SOURCE PASSAGE:
No organization is more heavily invested in NLP — or investing more heavily — than Google. That’s why a keynote on “Language Technologies at Google,” presented by Google Research’s Enrique Alfonseca, was a natural for the up-coming LT-Accelerate conference, which I co-organize. (LT-Accelerate takes place 23-24 November in Brussels. Join us!)

I invited Enrique to respond to questions about his work. First, a short bio: Enrique Alfonseca manages the Natural Language Understanding (NLU) team at Google Research Zurich, working on information extraction and applications of text summarization. Overall, the Google Research NLU team “guides, builds, and innovates methodologies around semantic analysis and representation, syntactic parsing and realization, morphology and lexicon development. Our work directly impacts Conversational Search in Google Now, the Knowledge Graph, and Google Translate, as well as other Machine Intelligence research.”

EXERCISE TASK A:
In the records, rewrite every line from the line with "relative to the camera?" through the line with "7.53 metres", both included and requests included. Scale each number in the answers (the box coordinates and the distance) by 0.45, rounding each result to the same number of decimals it had, with halves rounded up.
The records have no connection to the introduction about Google's language work.

DATA TO PROCESS:
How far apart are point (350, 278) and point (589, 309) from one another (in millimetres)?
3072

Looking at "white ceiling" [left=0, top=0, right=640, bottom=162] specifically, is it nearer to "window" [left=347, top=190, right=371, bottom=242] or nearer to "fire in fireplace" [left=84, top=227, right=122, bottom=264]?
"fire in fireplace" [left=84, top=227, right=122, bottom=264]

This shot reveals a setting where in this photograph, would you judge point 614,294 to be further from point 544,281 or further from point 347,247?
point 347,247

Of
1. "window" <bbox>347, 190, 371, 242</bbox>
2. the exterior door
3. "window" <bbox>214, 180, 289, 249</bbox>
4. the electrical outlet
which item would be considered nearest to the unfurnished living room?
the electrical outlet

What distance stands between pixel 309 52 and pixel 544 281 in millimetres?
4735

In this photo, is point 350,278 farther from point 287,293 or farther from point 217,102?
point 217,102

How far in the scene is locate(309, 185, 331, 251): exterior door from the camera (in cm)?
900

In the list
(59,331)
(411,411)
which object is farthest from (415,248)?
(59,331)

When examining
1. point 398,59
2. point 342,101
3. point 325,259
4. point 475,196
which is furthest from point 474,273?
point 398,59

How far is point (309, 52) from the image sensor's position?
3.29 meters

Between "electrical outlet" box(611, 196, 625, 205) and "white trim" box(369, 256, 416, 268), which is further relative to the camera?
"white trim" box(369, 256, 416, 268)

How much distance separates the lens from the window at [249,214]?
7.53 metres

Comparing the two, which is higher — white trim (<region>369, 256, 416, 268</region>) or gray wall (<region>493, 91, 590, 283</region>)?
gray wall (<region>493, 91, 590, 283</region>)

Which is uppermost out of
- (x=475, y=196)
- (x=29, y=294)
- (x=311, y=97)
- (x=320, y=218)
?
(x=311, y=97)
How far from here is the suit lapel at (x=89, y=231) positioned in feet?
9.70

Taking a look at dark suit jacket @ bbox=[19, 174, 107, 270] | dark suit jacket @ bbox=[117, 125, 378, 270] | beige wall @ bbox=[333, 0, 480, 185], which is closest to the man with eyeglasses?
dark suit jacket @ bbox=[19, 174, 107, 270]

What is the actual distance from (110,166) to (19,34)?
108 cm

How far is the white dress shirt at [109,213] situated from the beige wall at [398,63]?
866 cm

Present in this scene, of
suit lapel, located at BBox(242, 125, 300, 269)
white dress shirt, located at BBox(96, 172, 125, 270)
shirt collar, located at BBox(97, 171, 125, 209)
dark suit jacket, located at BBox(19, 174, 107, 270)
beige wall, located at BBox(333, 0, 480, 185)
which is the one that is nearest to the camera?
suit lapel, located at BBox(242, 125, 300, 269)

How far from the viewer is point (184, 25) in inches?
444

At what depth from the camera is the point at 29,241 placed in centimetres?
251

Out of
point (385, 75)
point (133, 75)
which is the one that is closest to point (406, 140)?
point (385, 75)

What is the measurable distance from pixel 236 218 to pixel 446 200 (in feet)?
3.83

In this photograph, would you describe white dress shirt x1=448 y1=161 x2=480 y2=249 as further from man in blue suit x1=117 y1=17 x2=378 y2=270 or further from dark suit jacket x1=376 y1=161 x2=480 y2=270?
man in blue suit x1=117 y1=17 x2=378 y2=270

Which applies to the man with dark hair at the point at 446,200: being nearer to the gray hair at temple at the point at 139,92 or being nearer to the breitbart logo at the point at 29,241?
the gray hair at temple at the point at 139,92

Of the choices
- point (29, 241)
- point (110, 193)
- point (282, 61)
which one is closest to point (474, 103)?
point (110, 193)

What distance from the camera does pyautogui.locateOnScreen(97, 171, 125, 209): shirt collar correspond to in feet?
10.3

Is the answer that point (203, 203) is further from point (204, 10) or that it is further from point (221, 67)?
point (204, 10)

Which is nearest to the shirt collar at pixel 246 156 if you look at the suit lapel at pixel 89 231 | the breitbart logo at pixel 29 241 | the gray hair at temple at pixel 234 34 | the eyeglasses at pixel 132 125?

EXERCISE TASK B:
According to the introduction about Google's language work, which team does Enrique Alfonseca manage?

TASK RESULT A:
Between "electrical outlet" box(611, 196, 625, 205) and "white trim" box(369, 256, 416, 268), which is further relative to the camera?
"white trim" box(166, 115, 187, 121)

How much distance separates the lens from the window at [249,214]?
3.39 metres

TASK RESULT B:
He manages the Natural Language Understanding (NLU) team at Google Research Zurich.